Let's explore the notion of living off the land. The reality is, there isn't enough game except in a few places out west, to support a group of any size for any length of time. By the way, you've got to figure you're not going to be the only person or group out there fighting for the limited resources. Small game? How many rabbits will you have to kill to feed your self per day? Per week? How about your family? You're going to run out of rabbits pretty quick in whatever area you happen to be in. Fishing? That's a good plan if you're near a body of water. But again, you're not going to be the only one with that idea. Suppose you have a good day and harvest a deer, or twenty or thirty fish, how are you going to preserve the meat? You're probably aren't going to be lugging around a refrigerator or a freezer.

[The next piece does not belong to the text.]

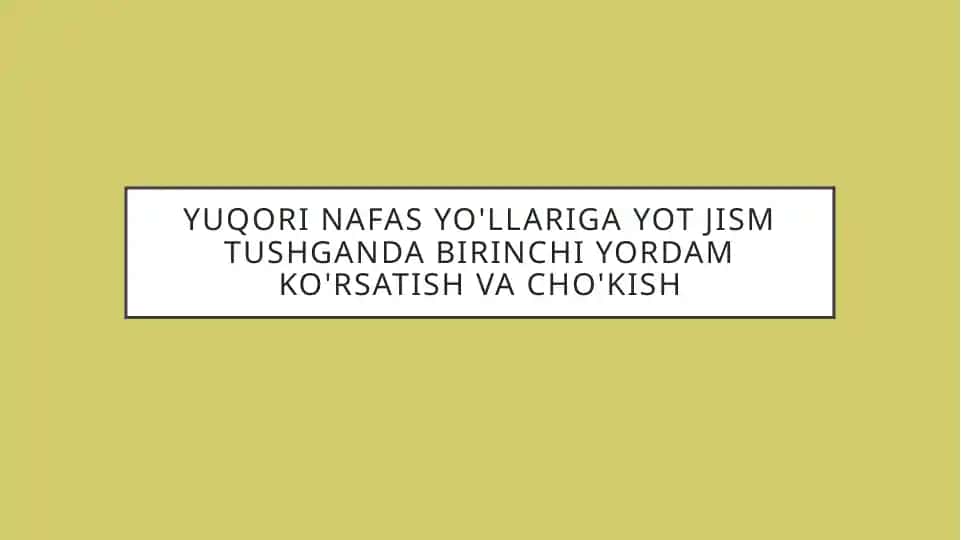 Yuqori nafas yo'llariga yot jism tushganda birinchi yordam ko'rsatish va cho'kish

What about items you take for granted, like toilet paper? How much are you going to carry with you on a bug-out? There are many things to consider. The closest description of the bug-out experience is the Mountain Man life style. However, it's important to note, even the "Mountain Men" had to come back to society for supplies every so often. When you begin to consider all the ramifications of "bugging-out," the magnitude of what you're attempting begins to become clear. Of course all this becomes a moot point if you become stuck in a traffic jam trying to leave the city, or if you get rounded up at an unexpected road block. A simple rule for survival in these circumstances is, look at what everybody else is doing, and don't do it!

Let's be smart. The best place to be at in a survival situation is your home. Your home should be your survival retreat! If it's not, make it into your survival retreat. If it's not suitably located, buy one or build one that is. Even a well conceived and located apartment or condominum can become a survival retreat with some work and planning. The two most powerful assets you can have are storage and concealment. If you want to understand survival, study the masters. The animal kingdom is without exception the best place to learn survival. Almost all animals, as a first line of defense use concealment or camouflage. Even predators such as tigers, cheetahs and lepoards use camouflage to assist in their survival. How can we profit from this strategy? The most important thing we can do as survivalist is to not draw attention to ourselves.